Orbene, sul presupposto che l’opera realizzata ebbe a rivelare, ben presto, vizi e difetti, nonchè in ragione del precipitare della situazione finanziaria di (OMISSIS) (che, nel tempo, ebbe a portarla dapprima al concordato preventivo e poi al fallimento), l’odierno ricorrente riferisce che San Guglielmo decise, in data 5 maggio 2010, di porre all’incasso l’assegno, risultato, però, scoperto.

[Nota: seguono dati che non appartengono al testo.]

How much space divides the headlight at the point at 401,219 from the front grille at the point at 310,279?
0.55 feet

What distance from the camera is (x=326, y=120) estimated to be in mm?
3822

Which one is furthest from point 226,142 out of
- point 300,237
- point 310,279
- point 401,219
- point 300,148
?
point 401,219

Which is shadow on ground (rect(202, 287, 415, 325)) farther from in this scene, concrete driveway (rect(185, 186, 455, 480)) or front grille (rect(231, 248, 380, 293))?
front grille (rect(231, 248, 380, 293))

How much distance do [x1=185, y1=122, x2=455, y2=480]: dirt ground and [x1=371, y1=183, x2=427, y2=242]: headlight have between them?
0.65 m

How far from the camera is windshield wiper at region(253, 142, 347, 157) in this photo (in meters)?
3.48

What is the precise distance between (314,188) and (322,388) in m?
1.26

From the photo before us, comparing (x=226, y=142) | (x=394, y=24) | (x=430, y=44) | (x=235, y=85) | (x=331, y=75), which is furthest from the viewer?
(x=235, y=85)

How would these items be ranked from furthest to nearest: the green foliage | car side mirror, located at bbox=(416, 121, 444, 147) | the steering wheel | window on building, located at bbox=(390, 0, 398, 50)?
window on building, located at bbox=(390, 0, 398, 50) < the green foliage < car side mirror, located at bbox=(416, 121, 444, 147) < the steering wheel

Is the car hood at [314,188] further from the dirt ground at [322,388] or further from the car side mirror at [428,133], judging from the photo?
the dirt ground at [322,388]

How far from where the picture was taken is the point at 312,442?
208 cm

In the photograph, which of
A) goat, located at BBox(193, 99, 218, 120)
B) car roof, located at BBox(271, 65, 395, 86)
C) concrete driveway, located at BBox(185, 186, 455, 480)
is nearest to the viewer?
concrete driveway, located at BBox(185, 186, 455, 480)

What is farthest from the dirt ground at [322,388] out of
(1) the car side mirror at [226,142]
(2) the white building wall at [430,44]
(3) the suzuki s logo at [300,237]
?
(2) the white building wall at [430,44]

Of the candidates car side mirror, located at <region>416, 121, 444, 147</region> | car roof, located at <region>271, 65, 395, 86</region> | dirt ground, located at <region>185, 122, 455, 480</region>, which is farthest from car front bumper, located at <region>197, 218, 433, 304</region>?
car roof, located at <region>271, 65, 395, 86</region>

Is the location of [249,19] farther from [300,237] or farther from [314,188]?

2.1. Rivoltasi, pertanto, la curatela fallimentare della società (OMISSIS) al Tribunale di Brescia con ricorso ex artt. 670 e 700 c.p.c., al fine di ottenere il sequestro giudiziario del predetto assegno bancario, emesso il relativo provvedimento “inaudita altera parte” (il tutto, peraltro, mentre il predetto titolo bancario risultava anche oggetto di un sequestro di iniziativa da parte dei Carabinieri della stazione di (OMISSIS), sequestro non convalidato dal Pubblico Ministero della Procura della Repubblica di Brescia, che, tuttavia, provvedeva autonomamente a sequestrarlo quale asserito corpo di reato, con decreto, infine, annullato dal locale Tribunale del Riesame), veniva radicato, sempre dalla società (OMISSIS), il giudizio ex art. 669-octies c.p.c..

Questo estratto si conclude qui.